*EXERCÍCIOS*
A - Copie o trecho da resenha do filme que começa em "Com uma criatividade" e termina em "é o encontro.".
B - Segundo a resenha do filme, em que cidade pousa o voo que partia do Rio de Janeiro para São Paulo?
C - Prossiga com a resenha do filme a partir da última frase apresentada.

*Por Beatriz Farias
É a terceira vez que começo um texto apresentando uma música que não chega a ser o motivo da escrita, mas carrega o enlevo do qual fui direcionada ao assunto de hoje. Como não sou jornalista, muito menos escritora formada, menos ainda critica de cinema ou qualquer outra coisa, me permiti ser levada pelos contextos e a graça de encontrar uma música ou ouvir um nome que chame atenção. Essa canção que “musica” um dos meus momentos preferidos do filme tem um aconchego importante para o interesse pela trama, ao mesmo tempo que é o vento no rosto que anuncia o que vamos vivenciar, e a brisa faz carinho.
Aeroporto é o lugar onde as coisas acontecem. Metáfora ou não, recentemente descobri que passaria tranquilamente um dia inteiro observando as pessoas dentro desse mundo paralelo e absurdo que faz a lógica de tempo e espaço reverberar saudade e/ou encontro. As histórias são afloradas no aeroporto, a gente se esquece da novela ou do melhor livro que já lemos, porque ali pulsamos o que os enredos tentam imitar com tanta veracidade: a vida em sua totalidade. Ali as mascaras são retiradas e não dá tempo de interpretar papeis, vamos rever a família há tantos anos distante, fazer a primeira viagem a trabalho sozinho, ou voltar para a tranquilidade do lar independente do que ou quem isso signifique. É a liberdade de ser turista em si, e nessa condição se encontrar. Ao pesquisar o que a expressão “ponte aérea” significa literalmente, o Google me informa que é uma ligação aérea de rotas que possibilitam a união e entrada de algo entre dois pontos ou mais. Se em mim não tivessem tantas vontades a respeito do filme, a explicação do buscador já seria uma responsável síntese do que se trata.
Devido ao mal tempo, um voo que partia do Rio de Janeiro para São Paulo pousa em Belo Horizonte, onde os passageiros precisam esperar para embarcar na manhã seguinte. É no hotel em que ficarão que Bruno (Caio Blat) e Amanda (Letícia Colin) se conhecem e passam a noite juntos, porém no dia seguinte o carioca pega um voo logo cedo e se desencontram.
Já em Sampa o moço procura a paulista – que acabou de ser promovida na agencia de publicidade em que trabalha – e acabam intensificando a relação entre eles. Desse ponto em diante acompanhamos a manobra entre relacionar-se a distância e equilibrar a vida profissional e todo o cursor do mundo que não pode mudar quando se está apaixonado.
Com uma criatividade cuidadosa, a diretora Julia Rezende apresenta duas cidades repletas de “pré-conceitos” e é sensível ao recolorir ou afirmar o que imaginamos delas. Ainda que reforçando essa ideia errônea do paulista pilhado e o carioca “viajadão” captura-se bem o tempo psicológico em que somos programados a respeitar. O roteiro que teve como base “Amor Líquido” de Zygmunt Bauman não subestima quem assiste. A saudade é presente no contexto em que aqueles personagens estão inseridos, mas a trama não caminha em círculos com isso. A principal discussão abordada é essa fuga da realidade que o chamado tempo moderno nos situa, conexão que não aproxima. A possibilidade de conversar a todo instante independente do estar e a falsa sensação de proximidade enquanto caminhamos para uma dificuldade de demonstrar sentimentos e vulgarizar o que é o encontro.

*BLOCO DE DADOS*
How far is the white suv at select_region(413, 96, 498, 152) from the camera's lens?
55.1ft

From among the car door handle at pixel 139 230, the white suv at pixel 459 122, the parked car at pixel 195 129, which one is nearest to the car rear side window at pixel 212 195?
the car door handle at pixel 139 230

*RESPOSTAS EM ORDEM*
A -
Com uma criatividade cuidadosa, a diretora Julia Rezende apresenta duas cidades repletas de “pré-conceitos” e é sensível ao recolorir ou afirmar o que imaginamos delas. Ainda que reforçando essa ideia errônea do paulista pilhado e o carioca “viajadão” captura-se bem o tempo psicológico em que somos programados a respeitar. O roteiro que teve como base “Amor Líquido” de Zygmunt Bauman não subestima quem assiste. A saudade é presente no contexto em que aqueles personagens estão inseridos, mas a trama não caminha em círculos com isso. A principal discussão abordada é essa fuga da realidade que o chamado tempo moderno nos situa, conexão que não aproxima. A possibilidade de conversar a todo instante independente do estar e a falsa sensação de proximidade enquanto caminhamos para uma dificuldade de demonstrar sentimentos e vulgarizar o que é o encontro.

B - Em Belo Horizonte.

C -
A trilha sonora (que conta com nomes como Rodrigo Amarante, Thiago Pethit entre outros) ocupa o lugar do narrador fazendo uma ambientação das sensações pelo meio sonoro, é um filme que nos pega pela fala, o sotaque canta e colore mais do que qualquer canção – com exceção de Caio Blat, que deixou a desejar nesse quesito -. Se o ator peca na entonação ganha na leveza e descontração, é de uma tranquilidade incômoda de quem realmente não se importa com o dia de amanhã. Já Letícia Colin tem ritmo, apesar dessa necessidade de demonstrar o paulista como um chato sempre mal humorado ou pronto para um super happy hour, impossível não se identificar com essa falta de paciência que não é por mal, mas é o tempo todo.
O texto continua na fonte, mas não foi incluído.